### TEXTAUSZUG
::::::

Bild: Leutheusser-Schnarrenberger und Zollitsch im Berliner Justizministerium: …
Es war ein seltener Anblick: Mit rotem Kopf verkündete der sonst so sanfte
Robert Zollitsch, Erzbischof von Freiburg und Vorsitzender der deutschen
Bischofskonferenz, im Priesterseminar seiner Diözese ein Ultimatum.
Innerhalb von 24 Stunden habe die Bundesjustizministerin Sabine
Leutheusser-Schnarrenberger (FDP) ihre Aussagen zurückzunehmen. Außerdem
habe er sich bei Bundeskanzlerin Angela Merkel (CDU) beschwert. Das war am
23. Februar.
Am Vorabend hatte Leutheusser-Schnarrenberger der katholischen Kirche
vorgeworfen, sie leiste keine konstruktive Zusammenarbeit mit den
Strafverfolgungsbehörden bei Missbrauchsfällen in ihren eigenen Reihen, ja,
sie habe kein aktives Interesse an rückhaltloser Aufklärung. Außerdem
sprach die Ministerin von "über 120 Missbrauchsfällen" durch Mitarbeiter
der Kirche "allein in den letzten wenigen Wochen" - was falsch war, denn
solche Fälle traten damals nicht auf. Sie wurden lediglich in diesen Wochen
aufgedeckt und lagen meist Jahre zurück.

::::::

### SCHRIFTLICHE AUFGABE A
Prüfe, ob die folgenden Aussagen mit dem Textauszug übereinstimmen, und belege jede Antwort mit den entscheidenden Worten des Textauszugs als wörtlichem Zitat: (i) Zollitsch setzte der Justizministerin eine Frist von 48 Stunden. (ii) Zollitsch beschwerte sich bei der Bundeskanzlerin. (iii) Die genannten Missbrauchsfälle lagen meist Jahre zurück.
### SCHRIFTLICHE AUFGABE B
Schreib den Abschnitt aus dem Textauszug erneut hin, der mit den Worten „Innerhalb von 24“ beginnt und mit „meist Jahre zurück.“ endet. Tausche darin „Strafverfolgungsbehörden“ gegen „Ermittlungsbehörden“ aus.
### SCHRIFTLICHE AUFGABE C
Fasse den Absatz des Textauszugs, der mit „Am Vorabend hatte Leutheusser-Schnarrenberger“ beginnt, als kurze Liste zusammen und behalte dabei seine wichtigsten Fakten bei.

### GESPEICHERTE DATENSÄTZE
::::::

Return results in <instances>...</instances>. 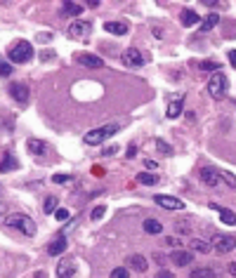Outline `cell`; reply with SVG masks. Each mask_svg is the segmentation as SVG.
Wrapping results in <instances>:
<instances>
[{"label":"cell","instance_id":"cell-26","mask_svg":"<svg viewBox=\"0 0 236 278\" xmlns=\"http://www.w3.org/2000/svg\"><path fill=\"white\" fill-rule=\"evenodd\" d=\"M137 182L144 186H154L158 184V175H151V172H142V175H137Z\"/></svg>","mask_w":236,"mask_h":278},{"label":"cell","instance_id":"cell-33","mask_svg":"<svg viewBox=\"0 0 236 278\" xmlns=\"http://www.w3.org/2000/svg\"><path fill=\"white\" fill-rule=\"evenodd\" d=\"M52 182H55V184H66V182H71V175H66V172L52 175Z\"/></svg>","mask_w":236,"mask_h":278},{"label":"cell","instance_id":"cell-43","mask_svg":"<svg viewBox=\"0 0 236 278\" xmlns=\"http://www.w3.org/2000/svg\"><path fill=\"white\" fill-rule=\"evenodd\" d=\"M203 5H210V7H218V5H222V2H218V0H205Z\"/></svg>","mask_w":236,"mask_h":278},{"label":"cell","instance_id":"cell-16","mask_svg":"<svg viewBox=\"0 0 236 278\" xmlns=\"http://www.w3.org/2000/svg\"><path fill=\"white\" fill-rule=\"evenodd\" d=\"M78 64H80V66H88V69H102V66H104V59L97 55H78Z\"/></svg>","mask_w":236,"mask_h":278},{"label":"cell","instance_id":"cell-18","mask_svg":"<svg viewBox=\"0 0 236 278\" xmlns=\"http://www.w3.org/2000/svg\"><path fill=\"white\" fill-rule=\"evenodd\" d=\"M189 250L201 252V255H208V252H213V245L208 241H203V238H194V241H189Z\"/></svg>","mask_w":236,"mask_h":278},{"label":"cell","instance_id":"cell-30","mask_svg":"<svg viewBox=\"0 0 236 278\" xmlns=\"http://www.w3.org/2000/svg\"><path fill=\"white\" fill-rule=\"evenodd\" d=\"M201 69L203 71H220V61H213V59H208V61H201Z\"/></svg>","mask_w":236,"mask_h":278},{"label":"cell","instance_id":"cell-42","mask_svg":"<svg viewBox=\"0 0 236 278\" xmlns=\"http://www.w3.org/2000/svg\"><path fill=\"white\" fill-rule=\"evenodd\" d=\"M227 271H229V274H232V276H236V262H232V264H229V266H227Z\"/></svg>","mask_w":236,"mask_h":278},{"label":"cell","instance_id":"cell-34","mask_svg":"<svg viewBox=\"0 0 236 278\" xmlns=\"http://www.w3.org/2000/svg\"><path fill=\"white\" fill-rule=\"evenodd\" d=\"M111 278H127V269L126 266H116V269L111 271Z\"/></svg>","mask_w":236,"mask_h":278},{"label":"cell","instance_id":"cell-5","mask_svg":"<svg viewBox=\"0 0 236 278\" xmlns=\"http://www.w3.org/2000/svg\"><path fill=\"white\" fill-rule=\"evenodd\" d=\"M210 245H213V250L218 255H227V252L236 250V238L234 236H213Z\"/></svg>","mask_w":236,"mask_h":278},{"label":"cell","instance_id":"cell-12","mask_svg":"<svg viewBox=\"0 0 236 278\" xmlns=\"http://www.w3.org/2000/svg\"><path fill=\"white\" fill-rule=\"evenodd\" d=\"M201 182L205 186H218L222 179H220V172L215 170V167H201Z\"/></svg>","mask_w":236,"mask_h":278},{"label":"cell","instance_id":"cell-27","mask_svg":"<svg viewBox=\"0 0 236 278\" xmlns=\"http://www.w3.org/2000/svg\"><path fill=\"white\" fill-rule=\"evenodd\" d=\"M218 24H220V17H218V15H215V12H213V15H208V17L203 19V24H201V29H203V31H210V29H215Z\"/></svg>","mask_w":236,"mask_h":278},{"label":"cell","instance_id":"cell-35","mask_svg":"<svg viewBox=\"0 0 236 278\" xmlns=\"http://www.w3.org/2000/svg\"><path fill=\"white\" fill-rule=\"evenodd\" d=\"M69 215H71V212H69L66 207H59V210L55 212V217L59 219V222H66V219H69Z\"/></svg>","mask_w":236,"mask_h":278},{"label":"cell","instance_id":"cell-4","mask_svg":"<svg viewBox=\"0 0 236 278\" xmlns=\"http://www.w3.org/2000/svg\"><path fill=\"white\" fill-rule=\"evenodd\" d=\"M116 132H118V125H104V128L90 130L88 134H85V144H90V146H97V144H102L107 137L116 134Z\"/></svg>","mask_w":236,"mask_h":278},{"label":"cell","instance_id":"cell-38","mask_svg":"<svg viewBox=\"0 0 236 278\" xmlns=\"http://www.w3.org/2000/svg\"><path fill=\"white\" fill-rule=\"evenodd\" d=\"M156 278H175V274H170V271H158V274H156Z\"/></svg>","mask_w":236,"mask_h":278},{"label":"cell","instance_id":"cell-14","mask_svg":"<svg viewBox=\"0 0 236 278\" xmlns=\"http://www.w3.org/2000/svg\"><path fill=\"white\" fill-rule=\"evenodd\" d=\"M127 266L132 271H137V274H144L146 269H149V262L142 255H127Z\"/></svg>","mask_w":236,"mask_h":278},{"label":"cell","instance_id":"cell-22","mask_svg":"<svg viewBox=\"0 0 236 278\" xmlns=\"http://www.w3.org/2000/svg\"><path fill=\"white\" fill-rule=\"evenodd\" d=\"M26 146H29V151H31L33 156H45V151H47L45 142H40V139H29Z\"/></svg>","mask_w":236,"mask_h":278},{"label":"cell","instance_id":"cell-36","mask_svg":"<svg viewBox=\"0 0 236 278\" xmlns=\"http://www.w3.org/2000/svg\"><path fill=\"white\" fill-rule=\"evenodd\" d=\"M104 212H107V210H104V205H97V207L92 210V219H102V217H104Z\"/></svg>","mask_w":236,"mask_h":278},{"label":"cell","instance_id":"cell-44","mask_svg":"<svg viewBox=\"0 0 236 278\" xmlns=\"http://www.w3.org/2000/svg\"><path fill=\"white\" fill-rule=\"evenodd\" d=\"M5 210H7V205H5V203H2V201H0V215H2Z\"/></svg>","mask_w":236,"mask_h":278},{"label":"cell","instance_id":"cell-15","mask_svg":"<svg viewBox=\"0 0 236 278\" xmlns=\"http://www.w3.org/2000/svg\"><path fill=\"white\" fill-rule=\"evenodd\" d=\"M10 94L17 99L19 104H26V102H29V88H26L24 83H12V85H10Z\"/></svg>","mask_w":236,"mask_h":278},{"label":"cell","instance_id":"cell-40","mask_svg":"<svg viewBox=\"0 0 236 278\" xmlns=\"http://www.w3.org/2000/svg\"><path fill=\"white\" fill-rule=\"evenodd\" d=\"M135 153H137V146L130 144V146H127V158H135Z\"/></svg>","mask_w":236,"mask_h":278},{"label":"cell","instance_id":"cell-2","mask_svg":"<svg viewBox=\"0 0 236 278\" xmlns=\"http://www.w3.org/2000/svg\"><path fill=\"white\" fill-rule=\"evenodd\" d=\"M31 57H33V45L29 40H17L7 47V59L15 64H26L31 61Z\"/></svg>","mask_w":236,"mask_h":278},{"label":"cell","instance_id":"cell-7","mask_svg":"<svg viewBox=\"0 0 236 278\" xmlns=\"http://www.w3.org/2000/svg\"><path fill=\"white\" fill-rule=\"evenodd\" d=\"M123 64H126V66H132V69H140V66L146 64V59L137 47H127L126 52H123Z\"/></svg>","mask_w":236,"mask_h":278},{"label":"cell","instance_id":"cell-32","mask_svg":"<svg viewBox=\"0 0 236 278\" xmlns=\"http://www.w3.org/2000/svg\"><path fill=\"white\" fill-rule=\"evenodd\" d=\"M220 179H224V182L232 186V189H236V177L232 175V172H227V170H224V172H220Z\"/></svg>","mask_w":236,"mask_h":278},{"label":"cell","instance_id":"cell-29","mask_svg":"<svg viewBox=\"0 0 236 278\" xmlns=\"http://www.w3.org/2000/svg\"><path fill=\"white\" fill-rule=\"evenodd\" d=\"M156 148H158L163 156H173V146H170L168 142H163V139H156Z\"/></svg>","mask_w":236,"mask_h":278},{"label":"cell","instance_id":"cell-45","mask_svg":"<svg viewBox=\"0 0 236 278\" xmlns=\"http://www.w3.org/2000/svg\"><path fill=\"white\" fill-rule=\"evenodd\" d=\"M36 278H45V274H36Z\"/></svg>","mask_w":236,"mask_h":278},{"label":"cell","instance_id":"cell-41","mask_svg":"<svg viewBox=\"0 0 236 278\" xmlns=\"http://www.w3.org/2000/svg\"><path fill=\"white\" fill-rule=\"evenodd\" d=\"M116 151H118V146H116V144H111L109 148H104V156H111V153H116Z\"/></svg>","mask_w":236,"mask_h":278},{"label":"cell","instance_id":"cell-6","mask_svg":"<svg viewBox=\"0 0 236 278\" xmlns=\"http://www.w3.org/2000/svg\"><path fill=\"white\" fill-rule=\"evenodd\" d=\"M154 203L161 205V207H165V210H173V212H180V210H184V201L175 198V196H163V193H156V196H154Z\"/></svg>","mask_w":236,"mask_h":278},{"label":"cell","instance_id":"cell-17","mask_svg":"<svg viewBox=\"0 0 236 278\" xmlns=\"http://www.w3.org/2000/svg\"><path fill=\"white\" fill-rule=\"evenodd\" d=\"M210 207L220 212V219H222V224H227V226H234V224H236L234 210H229V207H220V205H215V203H210Z\"/></svg>","mask_w":236,"mask_h":278},{"label":"cell","instance_id":"cell-10","mask_svg":"<svg viewBox=\"0 0 236 278\" xmlns=\"http://www.w3.org/2000/svg\"><path fill=\"white\" fill-rule=\"evenodd\" d=\"M170 260H173V264H177V266H189V264L194 262V255H191V250L180 248V250H173V252H170Z\"/></svg>","mask_w":236,"mask_h":278},{"label":"cell","instance_id":"cell-1","mask_svg":"<svg viewBox=\"0 0 236 278\" xmlns=\"http://www.w3.org/2000/svg\"><path fill=\"white\" fill-rule=\"evenodd\" d=\"M5 226L15 229V231H21L24 236H36V222L29 217V215H21V212H12L5 217Z\"/></svg>","mask_w":236,"mask_h":278},{"label":"cell","instance_id":"cell-13","mask_svg":"<svg viewBox=\"0 0 236 278\" xmlns=\"http://www.w3.org/2000/svg\"><path fill=\"white\" fill-rule=\"evenodd\" d=\"M73 274H76V264H73L71 257H64L57 264V276L59 278H71Z\"/></svg>","mask_w":236,"mask_h":278},{"label":"cell","instance_id":"cell-9","mask_svg":"<svg viewBox=\"0 0 236 278\" xmlns=\"http://www.w3.org/2000/svg\"><path fill=\"white\" fill-rule=\"evenodd\" d=\"M182 106H184V97L182 94H173L168 99V109H165V116L168 118H177L182 113Z\"/></svg>","mask_w":236,"mask_h":278},{"label":"cell","instance_id":"cell-37","mask_svg":"<svg viewBox=\"0 0 236 278\" xmlns=\"http://www.w3.org/2000/svg\"><path fill=\"white\" fill-rule=\"evenodd\" d=\"M40 59H43V61H50V59H55V52H52V50H43V52H40Z\"/></svg>","mask_w":236,"mask_h":278},{"label":"cell","instance_id":"cell-25","mask_svg":"<svg viewBox=\"0 0 236 278\" xmlns=\"http://www.w3.org/2000/svg\"><path fill=\"white\" fill-rule=\"evenodd\" d=\"M59 210V198L57 196H47L45 198V203H43V212H47V215H52Z\"/></svg>","mask_w":236,"mask_h":278},{"label":"cell","instance_id":"cell-21","mask_svg":"<svg viewBox=\"0 0 236 278\" xmlns=\"http://www.w3.org/2000/svg\"><path fill=\"white\" fill-rule=\"evenodd\" d=\"M104 31L113 33V36H123V33H127V24H123V21H107Z\"/></svg>","mask_w":236,"mask_h":278},{"label":"cell","instance_id":"cell-23","mask_svg":"<svg viewBox=\"0 0 236 278\" xmlns=\"http://www.w3.org/2000/svg\"><path fill=\"white\" fill-rule=\"evenodd\" d=\"M182 24L189 29V26H196V24H201V19H199V15H196L194 10H184V12H182Z\"/></svg>","mask_w":236,"mask_h":278},{"label":"cell","instance_id":"cell-24","mask_svg":"<svg viewBox=\"0 0 236 278\" xmlns=\"http://www.w3.org/2000/svg\"><path fill=\"white\" fill-rule=\"evenodd\" d=\"M144 231H146V234H151V236H158V234L163 231V224L158 222V219H146V222H144Z\"/></svg>","mask_w":236,"mask_h":278},{"label":"cell","instance_id":"cell-8","mask_svg":"<svg viewBox=\"0 0 236 278\" xmlns=\"http://www.w3.org/2000/svg\"><path fill=\"white\" fill-rule=\"evenodd\" d=\"M69 38H76V40H80V38L90 36L92 33V24L90 21H71V26H69Z\"/></svg>","mask_w":236,"mask_h":278},{"label":"cell","instance_id":"cell-31","mask_svg":"<svg viewBox=\"0 0 236 278\" xmlns=\"http://www.w3.org/2000/svg\"><path fill=\"white\" fill-rule=\"evenodd\" d=\"M12 75V64L10 61H0V78H10Z\"/></svg>","mask_w":236,"mask_h":278},{"label":"cell","instance_id":"cell-28","mask_svg":"<svg viewBox=\"0 0 236 278\" xmlns=\"http://www.w3.org/2000/svg\"><path fill=\"white\" fill-rule=\"evenodd\" d=\"M215 271L208 269V266H201V269H191V278H213Z\"/></svg>","mask_w":236,"mask_h":278},{"label":"cell","instance_id":"cell-39","mask_svg":"<svg viewBox=\"0 0 236 278\" xmlns=\"http://www.w3.org/2000/svg\"><path fill=\"white\" fill-rule=\"evenodd\" d=\"M227 57H229V64L236 69V50H229V55H227Z\"/></svg>","mask_w":236,"mask_h":278},{"label":"cell","instance_id":"cell-19","mask_svg":"<svg viewBox=\"0 0 236 278\" xmlns=\"http://www.w3.org/2000/svg\"><path fill=\"white\" fill-rule=\"evenodd\" d=\"M17 167H19V161L12 153H2V158H0V172H10V170H17Z\"/></svg>","mask_w":236,"mask_h":278},{"label":"cell","instance_id":"cell-20","mask_svg":"<svg viewBox=\"0 0 236 278\" xmlns=\"http://www.w3.org/2000/svg\"><path fill=\"white\" fill-rule=\"evenodd\" d=\"M83 10H85V5H78V2H64L62 5V15H66V17H80Z\"/></svg>","mask_w":236,"mask_h":278},{"label":"cell","instance_id":"cell-11","mask_svg":"<svg viewBox=\"0 0 236 278\" xmlns=\"http://www.w3.org/2000/svg\"><path fill=\"white\" fill-rule=\"evenodd\" d=\"M66 248H69V243H66V236H64V234H59V236H55V238L50 241V245H47V255L57 257V255H62Z\"/></svg>","mask_w":236,"mask_h":278},{"label":"cell","instance_id":"cell-3","mask_svg":"<svg viewBox=\"0 0 236 278\" xmlns=\"http://www.w3.org/2000/svg\"><path fill=\"white\" fill-rule=\"evenodd\" d=\"M227 90H229V78L222 73V71L210 75V80H208V92L213 94V97L220 99L222 94H227Z\"/></svg>","mask_w":236,"mask_h":278}]
</instances>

::::::

### RICHTIGE ANTWORT A
(i) Nein: „Innerhalb von 24 Stunden habe die Bundesjustizministerin Sabine Leutheusser-Schnarrenberger (FDP) ihre Aussagen zurückzunehmen.“
(ii) Ja: „Außerdem habe er sich bei Bundeskanzlerin Angela Merkel (CDU) beschwert.“
(iii) Ja: „Sie wurden lediglich in diesen Wochen aufgedeckt und lagen meist Jahre zurück.“

### RICHTIGE ANTWORT B
Innerhalb von 24 Stunden habe die Bundesjustizministerin Sabine
Leutheusser-Schnarrenberger (FDP) ihre Aussagen zurückzunehmen. Außerdem
habe er sich bei Bundeskanzlerin Angela Merkel (CDU) beschwert. Das war am
23. Februar.
Am Vorabend hatte Leutheusser-Schnarrenberger der katholischen Kirche
vorgeworfen, sie leiste keine konstruktive Zusammenarbeit mit den
Ermittlungsbehörden bei Missbrauchsfällen in ihren eigenen Reihen, ja,
sie habe kein aktives Interesse an rückhaltloser Aufklärung. Außerdem
sprach die Ministerin von "über 120 Missbrauchsfällen" durch Mitarbeiter
der Kirche "allein in den letzten wenigen Wochen" - was falsch war, denn
solche Fälle traten damals nicht auf. Sie wurden lediglich in diesen Wochen
aufgedeckt und lagen meist Jahre zurück.

### RICHTIGE ANTWORT C
- Am Vorabend warf Leutheusser-Schnarrenberger der katholischen Kirche vor, bei Missbrauchsfällen in den eigenen Reihen nicht konstruktiv mit den Strafverfolgungsbehörden zusammenzuarbeiten und kein aktives Interesse an rückhaltloser Aufklärung zu haben.
- Sie sprach von „über 120 Missbrauchsfällen“ durch Mitarbeiter der Kirche „allein in den letzten wenigen Wochen“.
- Diese Aussage war falsch: Die Fälle wurden in diesen Wochen nur aufgedeckt und lagen meist Jahre zurück.